• [TEXT BLOCK]
Using Unstructured Business Content in Business Intelligence

Originally published April 25, 2007

While numbers differ about how much unstructured and semi-structured business content exists in organizations, there is no question that it far exceeds the amount of structured business data managed by today’s data warehousing systems. To date, there has been limited interest in the use of business content in business intelligence (BI) and data warehousing, but this is beginning to change. The rapid growth in business content generated by web and collaborative applications coupled with technology improvements in areas such as search and text mining have created a situation where business content can now be used to extend the analytical power and decision support capabilities of business intelligence.

In this article, I look at the different types of business content that exist in organizations and their value in the decision-making process. I also review different approaches to accessing and analyzing this content in a BI environment. For simplicity, I use the term business content to refer to unstructured and semi-structured business information, and the term business data to refer to structured business data.

Types of Business Content
There are five main types of business process in IT systems: business transaction, master data, business intelligence, business planning, and business collaboration. Most business data is created and managed by business transaction and master data processes. Business content, on the other hand, is created and used by all five types of business process.

• [AIM A] Count the lines in the listing that contain the string "above" and give only that number.
The article on unstructured business content and the listing after it are unrelated material.

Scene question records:

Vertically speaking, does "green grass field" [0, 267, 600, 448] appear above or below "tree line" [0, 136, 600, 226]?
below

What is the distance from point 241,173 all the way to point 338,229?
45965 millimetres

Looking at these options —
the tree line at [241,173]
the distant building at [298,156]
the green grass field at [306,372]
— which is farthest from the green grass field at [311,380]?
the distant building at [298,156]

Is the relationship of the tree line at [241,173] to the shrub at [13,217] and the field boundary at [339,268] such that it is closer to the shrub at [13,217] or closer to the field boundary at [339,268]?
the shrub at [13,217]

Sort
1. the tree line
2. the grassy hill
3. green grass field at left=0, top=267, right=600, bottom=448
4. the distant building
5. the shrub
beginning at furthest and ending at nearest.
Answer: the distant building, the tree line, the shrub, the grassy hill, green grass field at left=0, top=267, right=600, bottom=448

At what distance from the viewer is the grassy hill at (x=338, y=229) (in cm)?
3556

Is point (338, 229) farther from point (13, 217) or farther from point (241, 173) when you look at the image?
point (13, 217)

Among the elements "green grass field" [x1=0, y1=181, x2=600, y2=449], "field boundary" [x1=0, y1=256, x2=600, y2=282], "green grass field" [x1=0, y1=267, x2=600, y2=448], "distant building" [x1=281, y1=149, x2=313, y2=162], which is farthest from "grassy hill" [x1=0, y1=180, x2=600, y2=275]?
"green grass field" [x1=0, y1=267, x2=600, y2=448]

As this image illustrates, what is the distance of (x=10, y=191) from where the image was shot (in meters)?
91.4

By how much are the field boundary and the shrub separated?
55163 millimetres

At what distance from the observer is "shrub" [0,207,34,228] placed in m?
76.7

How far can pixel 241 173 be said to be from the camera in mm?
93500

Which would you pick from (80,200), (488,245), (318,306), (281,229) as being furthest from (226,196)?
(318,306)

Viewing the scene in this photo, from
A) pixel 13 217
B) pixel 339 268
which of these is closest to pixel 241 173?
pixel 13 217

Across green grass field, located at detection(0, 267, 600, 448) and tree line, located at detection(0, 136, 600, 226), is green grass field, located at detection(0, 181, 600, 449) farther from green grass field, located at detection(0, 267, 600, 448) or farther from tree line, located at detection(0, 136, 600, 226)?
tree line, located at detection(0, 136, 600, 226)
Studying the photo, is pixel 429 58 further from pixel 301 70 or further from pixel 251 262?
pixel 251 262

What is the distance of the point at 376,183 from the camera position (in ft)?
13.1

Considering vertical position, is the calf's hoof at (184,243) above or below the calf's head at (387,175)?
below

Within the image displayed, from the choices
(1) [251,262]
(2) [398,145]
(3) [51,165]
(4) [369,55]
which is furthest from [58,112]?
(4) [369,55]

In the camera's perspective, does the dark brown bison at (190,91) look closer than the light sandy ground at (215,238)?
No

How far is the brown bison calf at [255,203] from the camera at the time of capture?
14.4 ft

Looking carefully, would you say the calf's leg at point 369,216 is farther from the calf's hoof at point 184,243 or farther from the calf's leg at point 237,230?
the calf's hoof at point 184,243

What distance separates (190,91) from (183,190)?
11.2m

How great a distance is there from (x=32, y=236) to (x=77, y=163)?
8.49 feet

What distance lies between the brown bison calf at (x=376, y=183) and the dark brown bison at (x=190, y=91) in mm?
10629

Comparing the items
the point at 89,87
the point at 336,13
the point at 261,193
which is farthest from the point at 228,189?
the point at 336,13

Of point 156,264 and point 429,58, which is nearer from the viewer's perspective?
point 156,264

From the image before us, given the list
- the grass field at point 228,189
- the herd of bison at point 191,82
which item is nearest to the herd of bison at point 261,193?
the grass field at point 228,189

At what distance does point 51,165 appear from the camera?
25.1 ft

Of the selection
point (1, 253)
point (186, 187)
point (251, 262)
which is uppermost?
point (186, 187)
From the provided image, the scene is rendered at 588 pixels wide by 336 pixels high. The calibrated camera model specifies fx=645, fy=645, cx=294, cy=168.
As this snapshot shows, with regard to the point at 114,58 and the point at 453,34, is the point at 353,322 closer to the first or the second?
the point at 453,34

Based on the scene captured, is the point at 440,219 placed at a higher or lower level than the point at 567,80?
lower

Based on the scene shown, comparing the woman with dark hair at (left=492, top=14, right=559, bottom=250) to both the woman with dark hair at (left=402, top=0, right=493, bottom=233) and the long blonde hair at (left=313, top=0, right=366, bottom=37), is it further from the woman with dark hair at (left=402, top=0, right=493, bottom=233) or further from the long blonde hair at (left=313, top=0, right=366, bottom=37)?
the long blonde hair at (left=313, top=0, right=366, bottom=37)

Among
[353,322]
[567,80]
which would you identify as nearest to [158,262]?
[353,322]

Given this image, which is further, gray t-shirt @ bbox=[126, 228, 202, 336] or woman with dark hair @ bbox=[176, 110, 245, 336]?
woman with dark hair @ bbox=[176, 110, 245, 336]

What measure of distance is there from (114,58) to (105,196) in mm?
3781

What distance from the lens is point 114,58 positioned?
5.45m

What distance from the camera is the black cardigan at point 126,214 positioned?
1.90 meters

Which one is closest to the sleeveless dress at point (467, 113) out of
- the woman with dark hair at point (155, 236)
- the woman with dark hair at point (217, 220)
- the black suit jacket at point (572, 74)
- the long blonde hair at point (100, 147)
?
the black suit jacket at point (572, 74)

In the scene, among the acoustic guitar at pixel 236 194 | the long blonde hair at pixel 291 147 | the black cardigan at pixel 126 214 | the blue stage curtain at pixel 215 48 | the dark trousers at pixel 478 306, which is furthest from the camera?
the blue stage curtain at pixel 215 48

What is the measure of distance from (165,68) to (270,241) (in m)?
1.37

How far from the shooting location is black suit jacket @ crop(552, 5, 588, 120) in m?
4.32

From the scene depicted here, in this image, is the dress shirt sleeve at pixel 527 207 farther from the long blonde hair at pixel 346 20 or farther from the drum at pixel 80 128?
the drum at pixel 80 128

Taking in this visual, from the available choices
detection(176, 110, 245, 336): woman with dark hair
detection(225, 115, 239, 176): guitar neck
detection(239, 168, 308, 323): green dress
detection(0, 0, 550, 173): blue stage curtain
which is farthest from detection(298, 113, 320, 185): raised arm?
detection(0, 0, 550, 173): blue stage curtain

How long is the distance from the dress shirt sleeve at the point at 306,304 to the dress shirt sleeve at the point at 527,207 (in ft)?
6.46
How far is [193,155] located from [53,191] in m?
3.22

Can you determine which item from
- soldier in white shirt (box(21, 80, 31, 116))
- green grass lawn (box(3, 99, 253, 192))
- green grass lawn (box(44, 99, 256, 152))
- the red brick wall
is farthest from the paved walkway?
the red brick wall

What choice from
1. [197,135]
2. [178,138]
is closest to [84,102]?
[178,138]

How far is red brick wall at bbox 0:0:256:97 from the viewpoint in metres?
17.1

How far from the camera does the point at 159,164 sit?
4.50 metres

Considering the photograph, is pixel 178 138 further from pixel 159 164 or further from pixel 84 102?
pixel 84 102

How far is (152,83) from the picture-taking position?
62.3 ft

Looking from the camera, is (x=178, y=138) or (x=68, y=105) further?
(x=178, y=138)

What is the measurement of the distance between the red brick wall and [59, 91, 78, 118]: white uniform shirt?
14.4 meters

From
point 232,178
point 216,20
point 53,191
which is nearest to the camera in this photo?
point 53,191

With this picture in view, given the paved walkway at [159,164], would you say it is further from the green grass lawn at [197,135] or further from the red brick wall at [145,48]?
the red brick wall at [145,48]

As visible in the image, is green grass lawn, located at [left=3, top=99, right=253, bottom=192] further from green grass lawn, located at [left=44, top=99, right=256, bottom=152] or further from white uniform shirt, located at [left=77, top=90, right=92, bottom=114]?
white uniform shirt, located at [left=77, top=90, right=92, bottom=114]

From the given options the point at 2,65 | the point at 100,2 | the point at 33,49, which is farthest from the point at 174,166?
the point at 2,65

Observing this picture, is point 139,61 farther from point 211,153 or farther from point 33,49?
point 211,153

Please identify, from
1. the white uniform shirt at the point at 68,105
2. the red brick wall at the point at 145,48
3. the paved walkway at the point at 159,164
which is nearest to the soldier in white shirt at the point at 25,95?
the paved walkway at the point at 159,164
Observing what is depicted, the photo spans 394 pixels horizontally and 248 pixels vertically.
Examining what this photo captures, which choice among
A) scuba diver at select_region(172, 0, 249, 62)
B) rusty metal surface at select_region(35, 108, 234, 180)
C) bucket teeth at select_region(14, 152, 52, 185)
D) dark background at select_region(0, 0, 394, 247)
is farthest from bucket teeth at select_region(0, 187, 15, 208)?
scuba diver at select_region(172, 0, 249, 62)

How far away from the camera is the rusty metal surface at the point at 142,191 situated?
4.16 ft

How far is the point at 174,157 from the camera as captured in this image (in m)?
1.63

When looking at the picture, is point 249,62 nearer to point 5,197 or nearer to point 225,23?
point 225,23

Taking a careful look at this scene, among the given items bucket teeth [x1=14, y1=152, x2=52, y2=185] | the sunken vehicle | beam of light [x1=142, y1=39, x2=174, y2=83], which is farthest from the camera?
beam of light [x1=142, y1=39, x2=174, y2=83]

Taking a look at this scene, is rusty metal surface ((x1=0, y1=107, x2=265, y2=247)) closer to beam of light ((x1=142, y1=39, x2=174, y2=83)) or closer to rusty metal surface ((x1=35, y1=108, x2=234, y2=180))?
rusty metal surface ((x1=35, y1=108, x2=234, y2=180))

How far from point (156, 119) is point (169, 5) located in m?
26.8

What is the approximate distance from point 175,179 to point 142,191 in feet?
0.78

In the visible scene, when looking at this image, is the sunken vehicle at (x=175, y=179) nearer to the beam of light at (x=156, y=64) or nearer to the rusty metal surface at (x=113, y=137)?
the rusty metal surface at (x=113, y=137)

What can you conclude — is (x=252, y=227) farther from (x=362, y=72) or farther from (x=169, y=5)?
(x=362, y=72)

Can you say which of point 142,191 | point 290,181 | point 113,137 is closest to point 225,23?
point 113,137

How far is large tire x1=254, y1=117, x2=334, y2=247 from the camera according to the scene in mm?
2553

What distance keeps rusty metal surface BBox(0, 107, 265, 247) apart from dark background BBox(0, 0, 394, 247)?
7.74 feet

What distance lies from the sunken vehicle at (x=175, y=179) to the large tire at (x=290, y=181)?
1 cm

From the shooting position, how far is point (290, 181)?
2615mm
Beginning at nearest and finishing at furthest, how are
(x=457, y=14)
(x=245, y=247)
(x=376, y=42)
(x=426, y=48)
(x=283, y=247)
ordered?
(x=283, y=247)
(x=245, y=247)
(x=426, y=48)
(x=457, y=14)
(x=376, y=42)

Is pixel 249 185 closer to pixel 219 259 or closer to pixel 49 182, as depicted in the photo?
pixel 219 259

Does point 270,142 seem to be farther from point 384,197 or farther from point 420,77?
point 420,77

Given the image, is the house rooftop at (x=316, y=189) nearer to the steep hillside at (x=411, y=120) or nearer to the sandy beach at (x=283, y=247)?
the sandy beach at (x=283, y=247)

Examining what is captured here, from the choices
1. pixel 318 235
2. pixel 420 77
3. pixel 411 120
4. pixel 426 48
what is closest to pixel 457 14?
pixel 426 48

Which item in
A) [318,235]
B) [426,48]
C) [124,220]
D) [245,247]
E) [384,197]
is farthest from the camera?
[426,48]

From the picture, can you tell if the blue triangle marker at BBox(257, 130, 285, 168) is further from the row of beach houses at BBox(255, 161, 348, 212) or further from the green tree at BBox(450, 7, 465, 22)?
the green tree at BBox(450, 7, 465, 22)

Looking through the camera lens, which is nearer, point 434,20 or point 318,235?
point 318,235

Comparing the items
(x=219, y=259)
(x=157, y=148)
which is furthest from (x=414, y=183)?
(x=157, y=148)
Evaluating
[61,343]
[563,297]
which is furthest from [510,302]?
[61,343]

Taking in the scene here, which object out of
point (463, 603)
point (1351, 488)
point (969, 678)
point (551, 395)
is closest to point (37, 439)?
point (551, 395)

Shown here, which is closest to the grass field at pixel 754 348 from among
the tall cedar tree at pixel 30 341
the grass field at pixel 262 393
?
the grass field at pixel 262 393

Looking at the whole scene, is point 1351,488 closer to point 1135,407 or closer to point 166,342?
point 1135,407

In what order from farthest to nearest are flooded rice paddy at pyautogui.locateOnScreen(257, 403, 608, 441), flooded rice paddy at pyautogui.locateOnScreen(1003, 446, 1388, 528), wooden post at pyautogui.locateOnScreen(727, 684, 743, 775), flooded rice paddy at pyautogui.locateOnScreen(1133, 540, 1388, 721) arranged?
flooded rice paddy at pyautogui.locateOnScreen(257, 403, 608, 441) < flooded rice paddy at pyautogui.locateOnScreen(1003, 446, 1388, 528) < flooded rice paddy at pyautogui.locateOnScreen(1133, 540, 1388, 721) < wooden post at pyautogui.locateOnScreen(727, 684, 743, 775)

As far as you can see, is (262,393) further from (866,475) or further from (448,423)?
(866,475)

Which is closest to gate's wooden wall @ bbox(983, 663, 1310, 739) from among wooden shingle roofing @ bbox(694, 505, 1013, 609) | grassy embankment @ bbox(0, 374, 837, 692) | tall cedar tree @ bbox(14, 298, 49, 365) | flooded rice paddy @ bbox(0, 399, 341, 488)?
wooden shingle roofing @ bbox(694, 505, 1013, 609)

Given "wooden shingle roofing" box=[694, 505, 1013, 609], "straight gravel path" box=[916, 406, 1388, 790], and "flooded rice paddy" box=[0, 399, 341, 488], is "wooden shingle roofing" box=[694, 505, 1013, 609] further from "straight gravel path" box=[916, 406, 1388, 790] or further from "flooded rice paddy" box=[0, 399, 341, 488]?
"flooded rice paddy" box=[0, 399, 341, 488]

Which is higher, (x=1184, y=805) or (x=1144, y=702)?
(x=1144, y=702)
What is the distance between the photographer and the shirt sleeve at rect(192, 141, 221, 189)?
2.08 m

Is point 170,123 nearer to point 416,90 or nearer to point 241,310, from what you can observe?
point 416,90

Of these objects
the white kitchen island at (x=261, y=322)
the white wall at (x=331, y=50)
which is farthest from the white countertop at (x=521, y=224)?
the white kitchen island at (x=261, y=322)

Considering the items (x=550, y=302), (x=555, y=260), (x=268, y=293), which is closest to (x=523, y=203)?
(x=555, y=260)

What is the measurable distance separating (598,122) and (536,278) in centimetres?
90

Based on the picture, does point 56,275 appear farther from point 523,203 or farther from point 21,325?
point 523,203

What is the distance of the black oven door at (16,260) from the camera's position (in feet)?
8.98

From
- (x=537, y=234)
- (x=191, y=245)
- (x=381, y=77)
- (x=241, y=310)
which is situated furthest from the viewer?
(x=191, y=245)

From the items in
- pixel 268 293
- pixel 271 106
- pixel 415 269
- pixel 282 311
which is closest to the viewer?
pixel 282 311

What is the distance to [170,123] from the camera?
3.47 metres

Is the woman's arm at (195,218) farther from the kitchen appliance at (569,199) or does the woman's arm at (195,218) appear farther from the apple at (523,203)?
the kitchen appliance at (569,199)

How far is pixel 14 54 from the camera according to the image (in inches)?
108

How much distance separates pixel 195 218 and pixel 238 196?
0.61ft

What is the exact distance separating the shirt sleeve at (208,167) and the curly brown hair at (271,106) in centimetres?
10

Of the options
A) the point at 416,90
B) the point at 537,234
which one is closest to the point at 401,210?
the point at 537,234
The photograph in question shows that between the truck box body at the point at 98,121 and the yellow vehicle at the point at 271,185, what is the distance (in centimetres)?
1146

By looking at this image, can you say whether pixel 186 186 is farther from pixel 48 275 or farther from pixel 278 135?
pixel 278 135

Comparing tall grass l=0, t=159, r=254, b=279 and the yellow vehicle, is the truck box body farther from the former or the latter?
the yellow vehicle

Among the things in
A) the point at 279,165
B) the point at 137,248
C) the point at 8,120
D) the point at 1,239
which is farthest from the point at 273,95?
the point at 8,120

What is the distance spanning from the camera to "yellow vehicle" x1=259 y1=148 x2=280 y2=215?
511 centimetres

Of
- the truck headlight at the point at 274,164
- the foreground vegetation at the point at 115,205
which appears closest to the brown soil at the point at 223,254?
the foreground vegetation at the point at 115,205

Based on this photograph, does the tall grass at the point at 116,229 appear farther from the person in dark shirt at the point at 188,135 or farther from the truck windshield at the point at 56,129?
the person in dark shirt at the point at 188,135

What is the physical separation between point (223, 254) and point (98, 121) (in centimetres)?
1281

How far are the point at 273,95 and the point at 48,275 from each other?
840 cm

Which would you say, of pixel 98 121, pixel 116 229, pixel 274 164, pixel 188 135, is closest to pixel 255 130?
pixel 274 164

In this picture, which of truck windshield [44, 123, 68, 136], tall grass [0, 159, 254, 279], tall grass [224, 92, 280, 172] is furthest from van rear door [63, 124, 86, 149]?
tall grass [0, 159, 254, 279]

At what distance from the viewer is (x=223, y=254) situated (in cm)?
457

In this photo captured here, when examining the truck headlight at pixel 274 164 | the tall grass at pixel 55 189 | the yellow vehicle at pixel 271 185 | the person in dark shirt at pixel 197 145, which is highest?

• [AIM B] Reproduce the article on unstructured business content between "Using Unstructured Business" and "of business intelligence.", inclusive, with no changes.

• [PROBLEM SOLUTION A] 2

• [PROBLEM SOLUTION B]
Using Unstructured Business Content in Business Intelligence

Originally published April 25, 2007

While numbers differ about how much unstructured and semi-structured business content exists in organizations, there is no question that it far exceeds the amount of structured business data managed by today’s data warehousing systems. To date, there has been limited interest in the use of business content in business intelligence (BI) and data warehousing, but this is beginning to change. The rapid growth in business content generated by web and collaborative applications coupled with technology improvements in areas such as search and text mining have created a situation where business content can now be used to extend the analytical power and decision support capabilities of business intelligence.